At U.S. academic medical centers, glycemic management practices are suboptimal and do not meet current American Diabetes Association (ADA) hospital diabetes care standards, according to a retrospective cohort study published in the January issue of the Journal of Hospital Medicine.
Jeffrey B. Boord, MD, an assistant professor of medicine at Vanderbilt University School of Medicine and Quality Director of the Vanderbilt Heart & Vascular Institute in Nashville, Tenn., and colleagues based the results on a 2005 collaborative project by the University Health System Consortium, an alliance of 103 academic health centers and 119 associated hospitals. A total of 1,718 eligible adult patients met at least one of the study’s inclusion criteria. They assessed three consecutive measurement days of glucose values, glycemic therapy and additional clinical and laboratory characteristics.
In the cohort, 79 percent of patients had a prior diagnosis of diabetes, and 84.6 percent received insulin on the second measurement day.
The researchers found wide variation in performance of the recommended hospital diabetes care measures. Recommendations and guidelines from the ADA include the use of intravenous insulin to control hyperglycemia in critically ill patients, but the study found that intravenous insulin was used in less than half of ICU patients involved in the study.
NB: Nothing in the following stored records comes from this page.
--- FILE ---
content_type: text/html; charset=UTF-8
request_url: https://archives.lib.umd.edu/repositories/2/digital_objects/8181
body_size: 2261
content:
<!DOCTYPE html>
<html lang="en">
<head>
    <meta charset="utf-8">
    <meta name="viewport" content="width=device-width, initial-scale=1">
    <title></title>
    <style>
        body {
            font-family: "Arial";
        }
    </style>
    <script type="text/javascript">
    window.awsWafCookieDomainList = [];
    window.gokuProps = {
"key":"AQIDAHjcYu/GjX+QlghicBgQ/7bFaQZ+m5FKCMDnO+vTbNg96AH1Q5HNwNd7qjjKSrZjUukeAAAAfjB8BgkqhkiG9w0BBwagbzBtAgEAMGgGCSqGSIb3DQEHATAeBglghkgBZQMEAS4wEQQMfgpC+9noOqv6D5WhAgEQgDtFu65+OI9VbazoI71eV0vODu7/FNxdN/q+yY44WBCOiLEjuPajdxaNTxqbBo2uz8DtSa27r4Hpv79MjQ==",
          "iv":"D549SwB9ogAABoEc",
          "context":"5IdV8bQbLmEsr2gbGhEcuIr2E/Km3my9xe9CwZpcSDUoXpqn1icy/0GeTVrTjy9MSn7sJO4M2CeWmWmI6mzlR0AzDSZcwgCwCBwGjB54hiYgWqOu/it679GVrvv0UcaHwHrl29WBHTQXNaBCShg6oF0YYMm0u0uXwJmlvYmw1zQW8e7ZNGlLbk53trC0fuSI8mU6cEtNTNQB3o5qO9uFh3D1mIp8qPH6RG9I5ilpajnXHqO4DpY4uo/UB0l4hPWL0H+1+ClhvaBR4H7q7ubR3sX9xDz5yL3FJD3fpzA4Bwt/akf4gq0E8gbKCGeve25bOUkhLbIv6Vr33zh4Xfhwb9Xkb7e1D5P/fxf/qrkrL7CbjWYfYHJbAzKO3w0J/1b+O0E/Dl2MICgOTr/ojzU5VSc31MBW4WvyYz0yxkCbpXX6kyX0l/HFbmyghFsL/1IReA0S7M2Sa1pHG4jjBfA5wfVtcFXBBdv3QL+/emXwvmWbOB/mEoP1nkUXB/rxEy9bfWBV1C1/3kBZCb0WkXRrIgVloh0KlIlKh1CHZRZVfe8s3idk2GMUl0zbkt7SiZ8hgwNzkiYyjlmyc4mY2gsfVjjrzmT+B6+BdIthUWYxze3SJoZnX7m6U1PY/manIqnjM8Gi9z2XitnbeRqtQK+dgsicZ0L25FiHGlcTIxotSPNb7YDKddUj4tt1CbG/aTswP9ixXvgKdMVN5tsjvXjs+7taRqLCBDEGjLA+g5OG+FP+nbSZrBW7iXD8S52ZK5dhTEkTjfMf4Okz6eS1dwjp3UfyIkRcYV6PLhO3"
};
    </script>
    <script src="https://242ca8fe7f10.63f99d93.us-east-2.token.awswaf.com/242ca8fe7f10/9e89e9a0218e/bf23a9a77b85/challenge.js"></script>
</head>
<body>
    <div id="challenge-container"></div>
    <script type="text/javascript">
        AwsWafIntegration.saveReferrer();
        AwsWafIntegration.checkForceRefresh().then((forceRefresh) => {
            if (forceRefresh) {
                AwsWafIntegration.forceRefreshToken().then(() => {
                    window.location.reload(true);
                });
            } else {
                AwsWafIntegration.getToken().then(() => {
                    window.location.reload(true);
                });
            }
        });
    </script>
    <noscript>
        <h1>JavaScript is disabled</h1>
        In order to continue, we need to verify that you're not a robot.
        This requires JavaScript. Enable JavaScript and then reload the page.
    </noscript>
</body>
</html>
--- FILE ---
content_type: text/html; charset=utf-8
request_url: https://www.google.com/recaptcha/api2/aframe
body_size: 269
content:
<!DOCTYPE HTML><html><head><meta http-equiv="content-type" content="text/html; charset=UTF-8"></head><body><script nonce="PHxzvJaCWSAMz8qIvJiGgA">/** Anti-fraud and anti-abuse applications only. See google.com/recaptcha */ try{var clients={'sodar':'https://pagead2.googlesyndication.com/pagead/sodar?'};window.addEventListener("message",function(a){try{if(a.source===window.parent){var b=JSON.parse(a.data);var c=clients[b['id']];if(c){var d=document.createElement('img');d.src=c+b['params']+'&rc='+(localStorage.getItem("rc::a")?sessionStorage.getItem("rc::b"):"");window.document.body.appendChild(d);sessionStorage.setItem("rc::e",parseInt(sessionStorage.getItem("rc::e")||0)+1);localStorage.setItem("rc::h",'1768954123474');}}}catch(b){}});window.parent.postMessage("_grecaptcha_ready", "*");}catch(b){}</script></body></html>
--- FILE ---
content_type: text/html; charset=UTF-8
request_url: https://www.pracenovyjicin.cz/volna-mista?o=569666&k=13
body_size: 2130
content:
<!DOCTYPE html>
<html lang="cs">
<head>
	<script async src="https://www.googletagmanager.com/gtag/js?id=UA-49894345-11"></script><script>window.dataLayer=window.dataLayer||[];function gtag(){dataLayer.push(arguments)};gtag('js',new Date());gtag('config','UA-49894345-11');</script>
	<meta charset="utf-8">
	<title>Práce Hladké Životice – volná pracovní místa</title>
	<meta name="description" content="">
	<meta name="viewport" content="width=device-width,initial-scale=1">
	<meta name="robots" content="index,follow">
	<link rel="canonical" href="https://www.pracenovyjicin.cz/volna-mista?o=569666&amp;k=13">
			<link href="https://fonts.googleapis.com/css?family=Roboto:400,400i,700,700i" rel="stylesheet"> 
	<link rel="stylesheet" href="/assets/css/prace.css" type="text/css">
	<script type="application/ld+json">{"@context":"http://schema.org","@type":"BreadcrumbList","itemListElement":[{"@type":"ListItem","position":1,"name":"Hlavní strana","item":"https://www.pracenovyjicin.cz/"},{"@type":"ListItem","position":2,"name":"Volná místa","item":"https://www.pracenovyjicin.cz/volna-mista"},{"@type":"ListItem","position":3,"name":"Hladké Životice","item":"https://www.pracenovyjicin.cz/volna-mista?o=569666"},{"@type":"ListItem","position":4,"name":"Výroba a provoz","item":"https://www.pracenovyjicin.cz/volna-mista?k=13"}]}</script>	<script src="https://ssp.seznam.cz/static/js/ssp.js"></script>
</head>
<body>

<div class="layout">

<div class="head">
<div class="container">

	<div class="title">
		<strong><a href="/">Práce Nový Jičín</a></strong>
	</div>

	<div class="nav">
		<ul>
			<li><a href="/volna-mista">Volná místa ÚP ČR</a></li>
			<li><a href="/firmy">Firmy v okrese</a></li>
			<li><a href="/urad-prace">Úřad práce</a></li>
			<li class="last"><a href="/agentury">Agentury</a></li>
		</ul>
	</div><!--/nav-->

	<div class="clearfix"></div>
Boord and colleagues also found that hyperglycemia was common, as 50 percent of all patients had one glucose measurement 180 mg/dL on measurement days two and three. Severe hypoglycemia ( <50 mg/dL) occurred in 2.8 percent of all patient days.
“With the prevalence of diabetes in hospitalized adult patients ranging from 12 to 25 percent, it's vital for hospitals to use effective insulin therapy to control glucose levels in acutely ill patients,” Boord said. "Tight glucose control can improve patient outcomes and decrease hospital stay."
Intravenous insulin use is associated with better overall glucose control in the study, the authors wrote. The findings also indicate the need for more research into other opportunities to improve hospital care practices, such as standardized protocols for subcutaneous basal/bolus insulin regimens and increased frequency of A1C testing.
Despite frequent insulin use, Boord and colleagues said that glucose control was suboptimal. “Academic medical centers have opportunities to improve care to meet current American Diabetes Association hospital diabetes care standards,” according to the authors.